## Recorded data

------------------------------

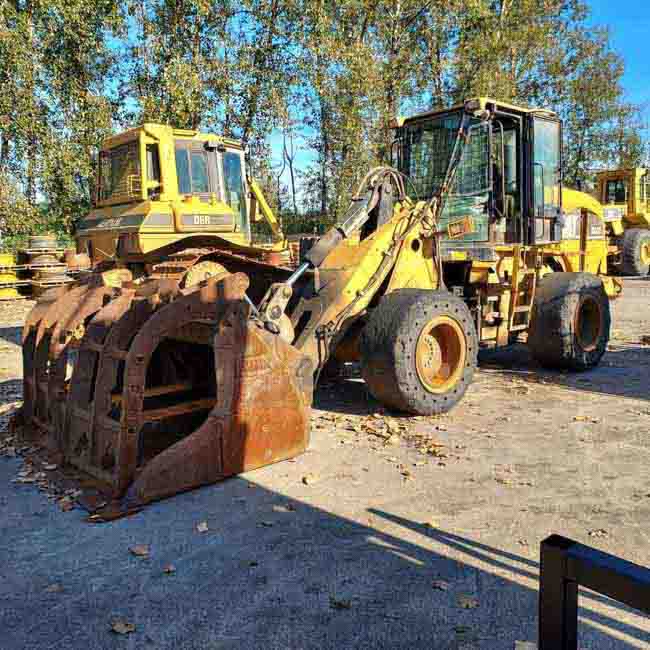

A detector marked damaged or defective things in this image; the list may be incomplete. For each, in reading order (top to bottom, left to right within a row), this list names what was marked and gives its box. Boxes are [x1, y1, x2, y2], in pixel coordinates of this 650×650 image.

rusty grapple bucket [13, 270, 312, 520]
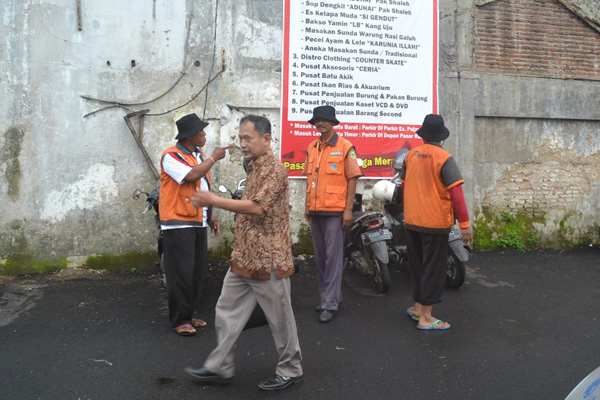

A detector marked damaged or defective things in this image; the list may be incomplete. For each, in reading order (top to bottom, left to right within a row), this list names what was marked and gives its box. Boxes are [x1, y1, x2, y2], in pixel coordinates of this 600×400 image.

rusty metal bracket on wall [123, 108, 159, 179]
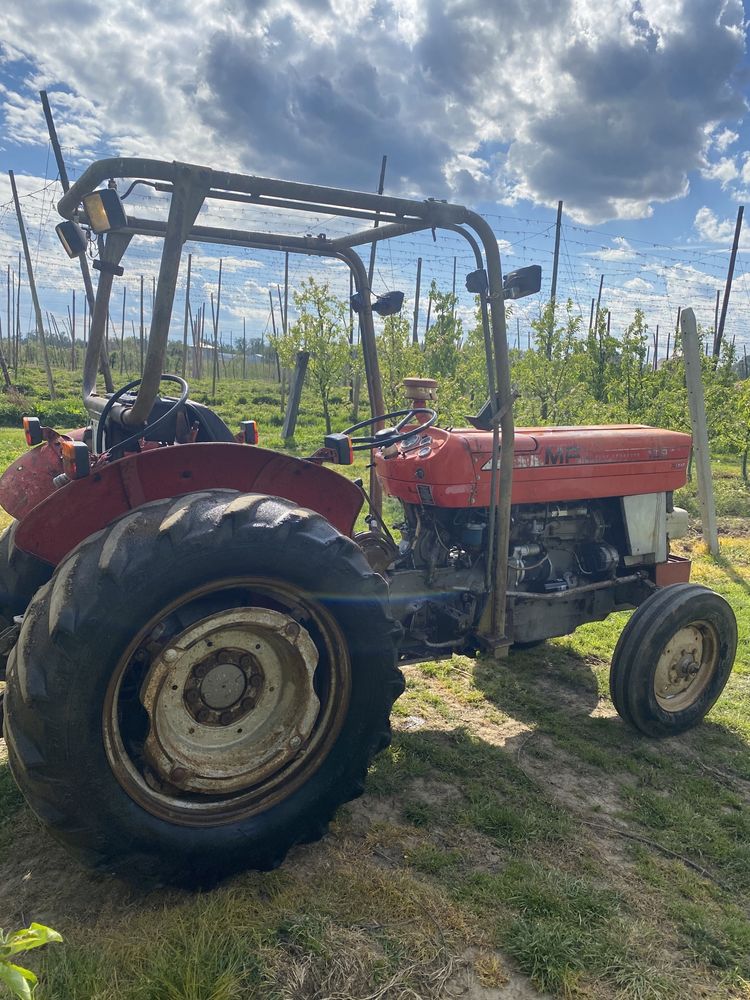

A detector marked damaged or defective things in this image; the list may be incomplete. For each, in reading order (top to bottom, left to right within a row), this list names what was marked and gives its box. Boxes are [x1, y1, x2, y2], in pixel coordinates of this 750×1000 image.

rusty canopy frame [57, 155, 516, 640]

------------------------------

## Task statement
Copy out all of the data above word for word, leaving the pictures out.

## Solved problem
A detector marked damaged or defective things in this image; the list may be incomplete. For each, in reading order (top to bottom, left to right within a row), this list names what was marked and gives its box. Boxes are [x1, y1, x2, y2], in pixel coordinates of this 650×650 image.

rusty grapple bucket [13, 270, 312, 520]

A detector marked damaged or defective things in this image; the list may be incomplete. For each, in reading order (top to bottom, left to right within a row), this list names what was marked and gives its box. Boxes are [x1, y1, x2, y2], in pixel coordinates of this 600×400 image.

rusty metal bracket on wall [123, 108, 159, 179]

A detector marked damaged or defective things in this image; the list may be incomplete. For each, in reading order (top to bottom, left to right within a row), this list names what was marked and gives its box. Boxes are [x1, y1, x2, y2], in pixel coordinates of this 750×1000 image.

rusty canopy frame [57, 155, 516, 640]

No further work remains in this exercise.